August does, however, resemble one other Toews character: her own father, Mel, in 2000’s Swing Low: A Life. That memoir— the author’s sole work of non-fiction— is told from Mel’s perspective. A devout Mennonite schoolteacher who died by suicide in his sixties, Mel feels like a similar narrator to August, with their slower cadences and teacher sensibilities. Both are peaceful men among unpeaceful men. But while Swing Low has the dreamy meandering of Toews’s other stories— Mel tending to his garden and watching his daughters is reminiscent of, say, the eponymous protagonist of Irma Voth looking at stars and dallying with boys— there is an urgency to Women Talking , a feeling that has never existed in a Miriam Toews book. Indeed, the hayloft women’s conversation is often punctuated by somebody hollering a version of “We are running out of time! The men will be back very soon!” To read it for a decades-long Toews fan will be as if your wisecracking best friend has suddenly appeared on your doorstep an older, grimmer version of herself, and she must sit down with you for an unavoidable chat.
The details of the violence in Women Talking appear, in quiet Mennonite fashion, plainly but sparingly. The brutality of the attacks never reads as sensational or emotionally manipulative.

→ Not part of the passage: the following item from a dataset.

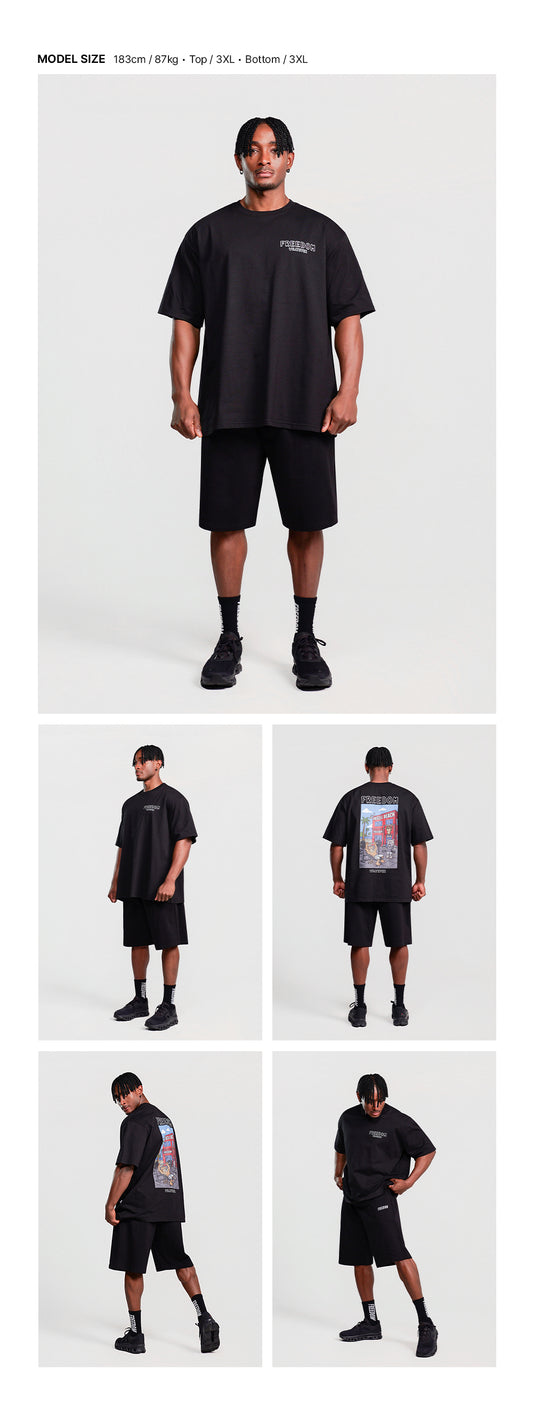 Animal Muscle Beach Graphic T-shirt (Black) — model wearing the outfit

And, despite the manifold ways in which the book is a turn from past work, Toews’s mastery of language and nuanced character portraits remain intact: August and the eight Friesen and Loewen women are all fully realized, smart, and flawed, and Toews never tips into pitying or valorizing. All this makes Women Talking a hard read— it’s a book that provokes profound despair, unspeakable rage, and a guttural, screaming empathy for the characters who speak within it.
It may seem odd, then, that this female-penned novel about sexual assault— one that’s so firmly centred on women’s voices— is told from the perspective of a man. In many respects, August is unnecessary, narratively speaking. He’s a deeply likeable character, but do the women really need “minutes” of their meeting? Certainly, Toews could have written the same book, much of it word for word, without August present at all.
Throughout the text, however, is an underlying question: Where do the men fit into this equation of the women’s choices? If the women leave Molotschna, which of the men, if any, should be able to accompany them? What should happen to the boys or to the elderly and infirm? Even though the men seem to have no interest in reconciliation, what would they have to do to regain the trust of the women? It seems telling that, as the women wrestle with these questions, August rarely opines in his writing or aloud— he only offers his opinions when asked directly. And, at the end of the novel, he also makes his own plans for what he’ll do when the other men return.
Once the women make their final decision and exit the hayloft, August’s writing reaches a soul-rending crescendo. “The women in the loft have taught me that consciousness is resistance, that faith is action, that time is running out,” he writes. “But can faith also be to return, to stay, to serve?” For all their raw pain, Toews’s novels conclude on traces of healing and often show how faith can last even when religion fails. This is where this beautiful, devastating, and outstanding book also ends: reaching for something like grace.